Trabalho pedido
1 > Responda com base no texto sobre o intelectual homologado:
(a) Com que as falas do intelectual homologado podem ser confundidas?
(b) Em que década se verificou o silêncio dos intelectuais?
(c) Na maioria dos casos, de que áreas saem os intelectuais homologados?
2 > Cite, sem mudar nada, o trecho do texto sobre o intelectual homologado que vai de "Dessa maneira, suas" até "sua classe social.".

Em alguns casos, seus discursos públicos e “intervenções” parecem ter
uma singular acidez crítica. Porém, se trata de uma semelhança aparente, o
intelectual homologado tem um efeito placebo sobre o grande
público, sua crítica nunca visa a raiz das coisas, mas alguns aspectos
modísticos, oportunistas. Aceitando a homologação, seu papel é entreter,
desviando a atenção do público com base no conhecimento e na posição que
lograram.
Dessa maneira, suas falas podem ser confundidas com apresentações de stand-up
comedy. Sabem animar auditórios como poucos. O intelectual homologado, com
efeito, é o produto mais recente da indústria cultural. Tal figura, típica do
farsesco debate público contemporâneo, contudo não surgiu do nada. Embora seja
uma figura recente, o intelectual homologado é precedido por uma
história própria da intelectualidade e suas determinações de classe. Ainda que,
muitas vezes, ele queira se apresentar como alguém que fala de fora e acima do
corpo social, assim observa sem sujar as mãos, supondo uma posição privilegiada
e imparcial, quase sempre tende a repetir, sob o manto do discurso abalizado, a
visão parcial de sua classe social.
O intelectual homologado é precedido pela figura do intelectual
orgânico que outrora se comprometia com um projeto nacional-popular;
este, um pouco depois, deu lugar ao intelectual engajado. Já nos
anos 1990, verificou-se o silêncio dos intelectuais após o fim
das utopias e a derrota histórica das formas alternativas de organização social
até então constituídas. Esta derrota histórica e este silêncio, que apareciam
como um gesto de mea culpa, formaram um interdito que reduziu os
objetos do discurso público do intelectual, objetos que à medida que diminuíam
de dimensão propiciaram a identificação do intelectual com o especialista. Tal
se configurou, primordialmente, na figura do economista. Todavia, depois da
crise mais recente do capital, a fala pública do economista perdeu crédito,
surgindo em seu lugar o intelectual homologado que na maioria dos casos são
homens saídos das ciências humanas, mais particularmente da filosofia, da
história e da educação. Por enquanto, os geógrafos, antropólogos, e parte dos
cientistas sociais, parecem resistir à homologação, ainda que ela seja
extremamente sedutora.

Dados fornecidos
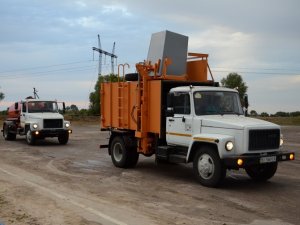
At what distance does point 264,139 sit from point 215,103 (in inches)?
65.8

Respostas dadas
1 >
(a) Com apresentações de stand-up comedy.
(b) Nos anos 1990.
(c) Das ciências humanas, mais particularmente da filosofia, da história e da educação.

2 >
Dessa maneira, suas falas podem ser confundidas com apresentações de stand-up
comedy. Sabem animar auditórios como poucos. O intelectual homologado, com
efeito, é o produto mais recente da indústria cultural. Tal figura, típica do
farsesco debate público contemporâneo, contudo não surgiu do nada. Embora seja
uma figura recente, o intelectual homologado é precedido por uma
história própria da intelectualidade e suas determinações de classe. Ainda que,
muitas vezes, ele queira se apresentar como alguém que fala de fora e acima do
corpo social, assim observa sem sujar as mãos, supondo uma posição privilegiada
e imparcial, quase sempre tende a repetir, sob o manto do discurso abalizado, a
visão parcial de sua classe social.